The problem
I would like you to restate each record word for word.

Records supplied
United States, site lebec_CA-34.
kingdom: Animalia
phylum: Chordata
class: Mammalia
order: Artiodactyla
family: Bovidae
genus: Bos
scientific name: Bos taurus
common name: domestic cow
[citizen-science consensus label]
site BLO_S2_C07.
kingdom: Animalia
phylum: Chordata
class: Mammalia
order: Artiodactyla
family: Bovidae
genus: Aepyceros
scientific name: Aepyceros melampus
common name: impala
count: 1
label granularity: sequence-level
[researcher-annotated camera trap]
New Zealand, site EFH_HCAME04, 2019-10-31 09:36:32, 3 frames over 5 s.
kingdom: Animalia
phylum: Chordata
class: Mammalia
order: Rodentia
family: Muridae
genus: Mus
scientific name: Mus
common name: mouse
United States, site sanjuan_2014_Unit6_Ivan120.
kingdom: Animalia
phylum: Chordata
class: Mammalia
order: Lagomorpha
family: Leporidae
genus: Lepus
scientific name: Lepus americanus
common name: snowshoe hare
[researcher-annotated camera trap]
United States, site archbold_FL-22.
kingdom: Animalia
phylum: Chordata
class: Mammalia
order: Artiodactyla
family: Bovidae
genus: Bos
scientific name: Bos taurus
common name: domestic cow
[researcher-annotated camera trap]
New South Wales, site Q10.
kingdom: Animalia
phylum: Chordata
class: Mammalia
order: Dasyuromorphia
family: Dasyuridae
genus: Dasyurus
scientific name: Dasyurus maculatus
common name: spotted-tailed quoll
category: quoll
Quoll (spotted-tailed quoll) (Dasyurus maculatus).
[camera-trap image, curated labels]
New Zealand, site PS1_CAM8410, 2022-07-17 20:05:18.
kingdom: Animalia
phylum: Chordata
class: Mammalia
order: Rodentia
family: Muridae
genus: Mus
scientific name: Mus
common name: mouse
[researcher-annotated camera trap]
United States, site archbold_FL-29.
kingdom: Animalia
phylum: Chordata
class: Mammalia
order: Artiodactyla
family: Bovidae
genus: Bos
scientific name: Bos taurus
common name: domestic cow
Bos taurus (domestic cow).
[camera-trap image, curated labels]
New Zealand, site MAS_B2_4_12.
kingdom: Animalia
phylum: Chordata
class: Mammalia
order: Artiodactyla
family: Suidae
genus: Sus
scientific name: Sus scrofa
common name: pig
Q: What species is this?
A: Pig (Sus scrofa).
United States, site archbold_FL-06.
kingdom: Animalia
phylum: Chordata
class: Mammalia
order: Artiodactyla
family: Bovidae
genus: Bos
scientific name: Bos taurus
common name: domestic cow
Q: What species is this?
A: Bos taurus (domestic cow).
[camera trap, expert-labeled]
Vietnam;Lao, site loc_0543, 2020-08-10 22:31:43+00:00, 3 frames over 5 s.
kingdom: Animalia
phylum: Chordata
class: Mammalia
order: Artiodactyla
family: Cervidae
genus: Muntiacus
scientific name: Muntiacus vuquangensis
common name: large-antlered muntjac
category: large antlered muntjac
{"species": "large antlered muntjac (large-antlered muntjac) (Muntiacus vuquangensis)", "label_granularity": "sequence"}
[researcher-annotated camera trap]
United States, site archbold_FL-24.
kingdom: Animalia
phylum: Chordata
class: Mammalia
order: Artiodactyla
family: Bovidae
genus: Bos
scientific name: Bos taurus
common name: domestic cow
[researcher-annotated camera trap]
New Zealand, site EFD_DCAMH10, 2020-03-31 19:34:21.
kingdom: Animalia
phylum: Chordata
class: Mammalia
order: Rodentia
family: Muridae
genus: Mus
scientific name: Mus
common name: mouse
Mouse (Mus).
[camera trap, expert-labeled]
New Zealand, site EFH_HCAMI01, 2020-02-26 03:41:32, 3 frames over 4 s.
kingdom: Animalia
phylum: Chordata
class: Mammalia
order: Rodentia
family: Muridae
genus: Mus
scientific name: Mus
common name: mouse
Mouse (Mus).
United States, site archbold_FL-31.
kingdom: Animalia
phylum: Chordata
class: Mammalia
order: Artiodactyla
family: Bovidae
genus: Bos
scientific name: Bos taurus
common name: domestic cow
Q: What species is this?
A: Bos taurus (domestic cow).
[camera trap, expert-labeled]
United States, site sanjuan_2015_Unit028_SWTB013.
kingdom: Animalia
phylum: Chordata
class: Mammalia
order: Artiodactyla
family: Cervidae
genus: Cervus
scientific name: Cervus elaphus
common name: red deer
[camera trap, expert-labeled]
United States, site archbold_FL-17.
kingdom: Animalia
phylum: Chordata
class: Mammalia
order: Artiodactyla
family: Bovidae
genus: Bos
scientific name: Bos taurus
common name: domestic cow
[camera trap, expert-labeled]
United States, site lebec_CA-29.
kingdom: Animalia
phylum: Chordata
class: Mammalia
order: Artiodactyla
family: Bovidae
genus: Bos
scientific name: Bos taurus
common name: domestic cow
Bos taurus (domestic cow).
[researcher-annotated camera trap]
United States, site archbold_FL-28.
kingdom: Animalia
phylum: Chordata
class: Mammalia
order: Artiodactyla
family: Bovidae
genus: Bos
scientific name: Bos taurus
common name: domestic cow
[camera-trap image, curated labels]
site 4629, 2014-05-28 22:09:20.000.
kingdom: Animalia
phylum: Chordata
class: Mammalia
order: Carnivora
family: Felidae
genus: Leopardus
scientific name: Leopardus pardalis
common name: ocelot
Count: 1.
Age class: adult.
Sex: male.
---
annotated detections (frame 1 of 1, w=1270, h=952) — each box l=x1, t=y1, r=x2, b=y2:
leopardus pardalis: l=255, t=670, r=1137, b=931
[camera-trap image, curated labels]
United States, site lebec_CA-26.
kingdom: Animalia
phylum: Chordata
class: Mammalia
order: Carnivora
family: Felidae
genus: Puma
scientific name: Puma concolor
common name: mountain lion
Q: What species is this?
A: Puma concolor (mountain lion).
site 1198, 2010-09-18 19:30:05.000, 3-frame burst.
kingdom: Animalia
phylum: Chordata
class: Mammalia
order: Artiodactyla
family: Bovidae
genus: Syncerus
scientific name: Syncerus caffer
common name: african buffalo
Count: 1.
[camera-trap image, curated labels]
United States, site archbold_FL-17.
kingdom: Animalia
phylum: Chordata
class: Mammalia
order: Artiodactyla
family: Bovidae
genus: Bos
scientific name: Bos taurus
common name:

Your solution
United States, site lebec_CA-34.
kingdom: Animalia
phylum: Chordata
class: Mammalia
order: Artiodactyla
family: Bovidae
genus: Bos
scientific name: Bos taurus
common name: domestic cow
[citizen-science consensus label]
site BLO_S2_C07.
kingdom: Animalia
phylum: Chordata
class: Mammalia
order: Artiodactyla
family: Bovidae
genus: Aepyceros
scientific name: Aepyceros melampus
common name: impala
count: 1
label granularity: sequence-level
[researcher-annotated camera trap]
New Zealand, site EFH_HCAME04, 2019-10-31 09:36:32, 3 frames over 5 s.
kingdom: Animalia
phylum: Chordata
class: Mammalia
order: Rodentia
family: Muridae
genus: Mus
scientific name: Mus
common name: mouse
United States, site sanjuan_2014_Unit6_Ivan120.
kingdom: Animalia
phylum: Chordata
class: Mammalia
order: Lagomorpha
family: Leporidae
genus: Lepus
scientific name: Lepus americanus
common name: snowshoe hare
[researcher-annotated camera trap]
United States, site archbold_FL-22.
kingdom: Animalia
phylum: Chordata
class: Mammalia
order: Artiodactyla
family: Bovidae
genus: Bos
scientific name: Bos taurus
common name: domestic cow
[researcher-annotated camera trap]
New South Wales, site Q10.
kingdom: Animalia
phylum: Chordata
class: Mammalia
order: Dasyuromorphia
family: Dasyuridae
genus: Dasyurus
scientific name: Dasyurus maculatus
common name: spotted-tailed quoll
category: quoll
Quoll (spotted-tailed quoll) (Dasyurus maculatus).
[camera-trap image, curated labels]
New Zealand, site PS1_CAM8410, 2022-07-17 20:05:18.
kingdom: Animalia
phylum: Chordata
class: Mammalia
order: Rodentia
family: Muridae
genus: Mus
scientific name: Mus
common name: mouse
[researcher-annotated camera trap]
United States, site archbold_FL-29.
kingdom: Animalia
phylum: Chordata
class: Mammalia
order: Artiodactyla
family: Bovidae
genus: Bos
scientific name: Bos taurus
common name: domestic cow
Bos taurus (domestic cow).
[camera-trap image, curated labels]
New Zealand, site MAS_B2_4_12.
kingdom: Animalia
phylum: Chordata
class: Mammalia
order: Artiodactyla
family: Suidae
genus: Sus
scientific name: Sus scrofa
common name: pig
Q: What species is this?
A: Pig (Sus scrofa).
United States, site archbold_FL-06.
kingdom: Animalia
phylum: Chordata
class: Mammalia
order: Artiodactyla
family: Bovidae
genus: Bos
scientific name: Bos taurus
common name: domestic cow
Q: What species is this?
A: Bos taurus (domestic cow).
[camera trap, expert-labeled]
Vietnam;Lao, site loc_0543, 2020-08-10 22:31:43+00:00, 3 frames over 5 s.
kingdom: Animalia
phylum: Chordata
class: Mammalia
order: Artiodactyla
family: Cervidae
genus: Muntiacus
scientific name: Muntiacus vuquangensis
common name: large-antlered muntjac
category: large antlered muntjac
{"species": "large antlered muntjac (large-antlered muntjac) (Muntiacus vuquangensis)", "label_granularity": "sequence"}
[researcher-annotated camera trap]
United States, site archbold_FL-24.
kingdom: Animalia
phylum: Chordata
class: Mammalia
order: Artiodactyla
family: Bovidae
genus: Bos
scientific name: Bos taurus
common name: domestic cow
[researcher-annotated camera trap]
New Zealand, site EFD_DCAMH10, 2020-03-31 19:34:21.
kingdom: Animalia
phylum: Chordata
class: Mammalia
order: Rodentia
family: Muridae
genus: Mus
scientific name: Mus
common name: mouse
Mouse (Mus).
[camera trap, expert-labeled]
New Zealand, site EFH_HCAMI01, 2020-02-26 03:41:32, 3 frames over 4 s.
kingdom: Animalia
phylum: Chordata
class: Mammalia
order: Rodentia
family: Muridae
genus: Mus
scientific name: Mus
common name: mouse
Mouse (Mus).
United States, site archbold_FL-31.
kingdom: Animalia
phylum: Chordata
class: Mammalia
order: Artiodactyla
family: Bovidae
genus: Bos
scientific name: Bos taurus
common name: domestic cow
Q: What species is this?
A: Bos taurus (domestic cow).
[camera trap, expert-labeled]
United States, site sanjuan_2015_Unit028_SWTB013.
kingdom: Animalia
phylum: Chordata
class: Mammalia
order: Artiodactyla
family: Cervidae
genus: Cervus
scientific name: Cervus elaphus
common name: red deer
[camera trap, expert-labeled]
United States, site archbold_FL-17.
kingdom: Animalia
phylum: Chordata
class: Mammalia
order: Artiodactyla
family: Bovidae
genus: Bos
scientific name: Bos taurus
common name: domestic cow
[camera trap, expert-labeled]
United States, site lebec_CA-29.
kingdom: Animalia
phylum: Chordata
class: Mammalia
order: Artiodactyla
family: Bovidae
genus: Bos
scientific name: Bos taurus
common name: domestic cow
Bos taurus (domestic cow).
[researcher-annotated camera trap]
United States, site archbold_FL-28.
kingdom: Animalia
phylum: Chordata
class: Mammalia
order: Artiodactyla
family: Bovidae
genus: Bos
scientific name: Bos taurus
common name: domestic cow
[camera-trap image, curated labels]
site 4629, 2014-05-28 22:09:20.000.
kingdom: Animalia
phylum: Chordata
class: Mammalia
order: Carnivora
family: Felidae
genus: Leopardus
scientific name: Leopardus pardalis
common name: ocelot
Count: 1.
Age class: adult.
Sex: male.
---
annotated detections (frame 1 of 1, w=1270, h=952) — each box l=x1, t=y1, r=x2, b=y2:
leopardus pardalis: l=255, t=670, r=1137, b=931
[camera-trap image, curated labels]
United States, site lebec_CA-26.
kingdom: Animalia
phylum: Chordata
class: Mammalia
order: Carnivora
family: Felidae
genus: Puma
scientific name: Puma concolor
common name: mountain lion
Q: What species is this?
A: Puma concolor (mountain lion).
site 1198, 2010-09-18 19:30:05.000, 3-frame burst.
kingdom: Animalia
phylum: Chordata
class: Mammalia
order: Artiodactyla
family: Bovidae
genus: Syncerus
scientific name: Syncerus caffer
common name: african buffalo
Count: 1.
[camera-trap image, curated labels]
United States, site archbold_FL-17.
kingdom: Animalia
phylum: Chordata
class: Mammalia
order: Artiodactyla
family: Bovidae
genus: Bos
scientific name: Bos taurus
common name:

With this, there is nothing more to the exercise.